Les merveilles de l'hiver – en mots
La profondeur et la variété de la manière dont la neige est exprimée dans les langues autochtones sont difficilement adaptés aux mots écrits. Les langues autochtones décrivent la neige avec une grande précision, montrant la profonde connexion avec l'environnement.
En voici quelques exemples :
- Inuktitut : Il existe plus de 50 mots distincts pour différents types de neige en inuktitut, mais cela pourrait être 100 ou 200, selon le dialecte ou la personne qui compte! La variété des mots reflète la façon dont les Inuit interagissent avec la neige pour naviguer dans les conditions de fonte, de gel ou de conditions sévères nécessitant de la précision, essentielle à la langue :
- Qanik – Neige qui tombe
- Aputi – Neige qui recouvre le sol
- Pukak – Neige cristalline, souvent étincelante
- Maujaq – Neige douce, qui s'enfonce sous les pieds
- Anishnabek ou Anishnabemowin :
- Kon – Neige générale
- Kasi – Neige qui tombe lourdement
- Akik – Neige qui colle au visage
- Wawashkesh – Neige lourde et difficile à traverser
- Innu-Aimun possède 158 mots dérivés de « kun » et 100 autres pour la glace, selon Yvette Mollen :
- Kun – Le mot général pour la neige, ou un morphème, utilisé comme base pour former de nombreux autres termes.
- Ishpitanuakunakau – la hauteur de la neige
- Mamakakunatshipanu – il neige à gros flocons
- Minamuakunakau – neige collante, celle qu'on utilise pour faire un bonhomme de neige.

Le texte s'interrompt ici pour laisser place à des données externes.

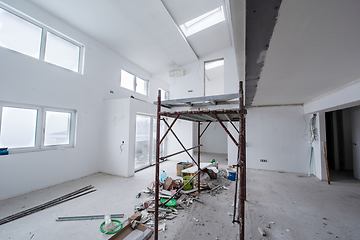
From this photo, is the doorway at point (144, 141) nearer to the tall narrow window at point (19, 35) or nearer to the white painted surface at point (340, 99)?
the tall narrow window at point (19, 35)

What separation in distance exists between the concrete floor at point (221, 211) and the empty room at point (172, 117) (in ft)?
0.08

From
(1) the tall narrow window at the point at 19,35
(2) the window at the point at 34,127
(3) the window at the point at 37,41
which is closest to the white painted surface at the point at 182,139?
(2) the window at the point at 34,127

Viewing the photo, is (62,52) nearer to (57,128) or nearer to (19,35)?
(19,35)

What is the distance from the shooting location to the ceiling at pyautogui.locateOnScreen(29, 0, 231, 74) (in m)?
3.32

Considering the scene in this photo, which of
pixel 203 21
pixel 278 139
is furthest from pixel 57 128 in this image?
pixel 278 139

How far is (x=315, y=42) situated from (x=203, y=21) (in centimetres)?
416

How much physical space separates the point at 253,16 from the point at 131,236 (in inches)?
106

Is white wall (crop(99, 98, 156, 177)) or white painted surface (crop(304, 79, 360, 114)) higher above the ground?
white painted surface (crop(304, 79, 360, 114))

- En savoir plus dans Météomédia
- Kanien'kéha, selon Nancy Howard, telle que citée dans LaPresse:
- Kaniehtaké – dernières traces de neige, au printemps
- Tekanien'kwataséhe – une tempête approche
- Ionien'kwi:seron – poudrerie
- Iowisontion – la glace qu'on peut lancer, un terme qu'on utilise pour parler de pluie verglaçante
Ces mots, chacun distinct et spécifique, reflètent le lien profond des communautés avec leur environnement. L'immense variété de termes ne représente pas seulement une richesse linguistique, mais également une observation attentive du comportement de la nature et de son interaction avec la vie quotidienne. Le vocabulaire complexe autour de la neige souligne aussi combien elle a été et continue d'être essentielle pour guider les populations à travers les saisons. Par le passé, la neige a influencé les schémas migratoires, les pratiques de chasse et les stratégies de survie. Aujourd'hui, ces termes nous rappellent l'importance de rester en harmonie avec les rythmes de la terre.
Innovations hivernales
La neige symbolise également l'innovation. Les peuples autochtones ont longtemps utilisé les éléments du territoire pour créer des outils et des technologies pendant les mois d'hiver rigoureux.

Photo du Musée de l'histoire du Canada, publiée le 9 janvier 2018.
Ces innovations comprennent :
- Les raquettes à neige : Facilitant le déplacement dans la neige profonde.
- Le toboggan : Pour transporter des biens sur des terrains enneigés.
- Les lunettes de neige inuites : Protégeant les yeux contre l'éblouissement du soleil sur la neige.
- La gelée de pétrole : Protégeant la peau des vents hivernaux.
- Les médecines traditionnelles : Sirop contre la toux et traitements pour le scorbut, utilisant des plantes médicinales.
- Découvrez d'autres innovations (en anglais seulement)
- En savoir plus
Alors que la neige tombe et que l'on s'installe dans l'étreinte de l'hiver, c'est un moment pour faire une pause, réfléchir et renforcer notre connexion au territoire, aux cycles saisonniers et aux récits de nos cultures.
Nous vous souhaitons un Solstice d'hiver paisible et une saison hivernale joyeuse. Nous avons hâte de vous retrouver début janvier.